GST has led to unhindered movement of goods across state borders and has led to the levying of countervailing taxes in the form of integrated GST at the customs gate itself rather than post-consumer as was the case in the previous regime.

False invoicing is a source of concern for the tax authorities. While the GST laws had defined the duties of the Center and states in tax administration and delineated which taxpayers would report to whom, faceless judgment and careful use of information have made this rather vague. But both the Center and the states have stepped up their vigilance in the public interest that the correct amounts of taxes are paid and that no additional pre-tax credits are distributed.

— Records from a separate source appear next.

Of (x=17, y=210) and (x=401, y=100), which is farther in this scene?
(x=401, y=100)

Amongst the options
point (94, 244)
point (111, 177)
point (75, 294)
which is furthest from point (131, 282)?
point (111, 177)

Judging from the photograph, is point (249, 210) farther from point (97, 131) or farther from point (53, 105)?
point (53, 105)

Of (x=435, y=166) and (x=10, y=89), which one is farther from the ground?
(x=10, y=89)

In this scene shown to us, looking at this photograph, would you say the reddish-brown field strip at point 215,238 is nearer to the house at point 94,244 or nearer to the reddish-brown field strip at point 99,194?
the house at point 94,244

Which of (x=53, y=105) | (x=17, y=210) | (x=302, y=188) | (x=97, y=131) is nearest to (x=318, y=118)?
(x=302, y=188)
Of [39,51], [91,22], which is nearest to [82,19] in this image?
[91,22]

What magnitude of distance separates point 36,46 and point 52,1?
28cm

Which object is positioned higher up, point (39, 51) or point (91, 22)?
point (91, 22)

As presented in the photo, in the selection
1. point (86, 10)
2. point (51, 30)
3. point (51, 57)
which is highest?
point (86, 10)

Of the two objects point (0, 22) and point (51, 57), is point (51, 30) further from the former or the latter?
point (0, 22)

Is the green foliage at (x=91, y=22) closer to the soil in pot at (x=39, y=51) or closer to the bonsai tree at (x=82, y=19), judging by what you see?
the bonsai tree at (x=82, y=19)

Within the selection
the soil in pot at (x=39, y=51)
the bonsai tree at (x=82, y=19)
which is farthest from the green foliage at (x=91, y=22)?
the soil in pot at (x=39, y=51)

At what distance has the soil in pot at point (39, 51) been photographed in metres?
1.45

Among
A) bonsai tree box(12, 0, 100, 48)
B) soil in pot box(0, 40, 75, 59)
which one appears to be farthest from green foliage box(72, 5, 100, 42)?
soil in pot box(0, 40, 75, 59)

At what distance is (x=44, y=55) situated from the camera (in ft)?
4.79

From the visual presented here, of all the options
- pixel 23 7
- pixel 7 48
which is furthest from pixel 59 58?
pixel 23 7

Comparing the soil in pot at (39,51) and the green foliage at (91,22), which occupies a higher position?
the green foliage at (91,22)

As of November 2020, the Center and the states have collectively booked more than 6,700 cases, arrested more than 650 people, unearthed more than 20,000 fake GSTNs, and detected more than Rs 50,000 crore of false ITC demand with the recovery of Rs 2,400 crore. , said Sushil Kumar Modi, Bihar’s former deputy prime minister and finance minister.

Abhishek A Rastogi, partner at Khaitan & Co said: “Interestingly, artificial intelligence is being used in several cases to detect and trace tax leaks. The information obtained is then used by the investigating officers to quickly recover tax evasion in several cases. .”

As such, the GST tax base has increased from 6.39 million at the beginning to 13.7 million now. But in terms of revenue, only part of this base matters.

The government has implemented a range of administrative measures, such as improving the GSTIN user interface, simplifying the filing of periodic returns, improving error reporting and devising tools and methodologies to simplify periodic GST returns. Reducing the compliance burden of filing GSTR-9C for taxpayers with annual total revenues up to Rs 5 crore and of filing GSTR-9 for taxpayers with total revenues up to Rs 2 crore, self-certification of GST audit reports etc. also have helped streamline the processes.

In order to prevent fraud and misuse of ITC based on false billing, Aadhaar authentication has been introduced for the processing of new registration applications.

Furthermore, the issuance of e-invoices has been made mandatory for all B2B transactions with turnover above Rs 20 crore and verification of ITC is used by generating GSTR2B etc.” said Tanushree Roy, Director of Indirect Taxation, Nangia Andersen India.

“Yet B2C transactions are not reported in real time. And this is a major gap when it comes to improving compliance,” said Bipin Sapra, tax partner of EY India.

The ongoing GST Council meeting in Chandigarh is likely to take many steps to check for evasion, such as biometric authentication of “high-risk taxpayers”, inclusion of electricity bill data during registration by new taxpayers, real-time validation of all bank accounts against a particularly PAN, risk assessment of new applicants using machine learning and mandatory physical verifications, and geocoding site verification to get the correct address submitted by taxpayers. It will also take into account the interim report of a group of ministers on tariff restructuring proposing correction of the reverse tariff structure of some value chains.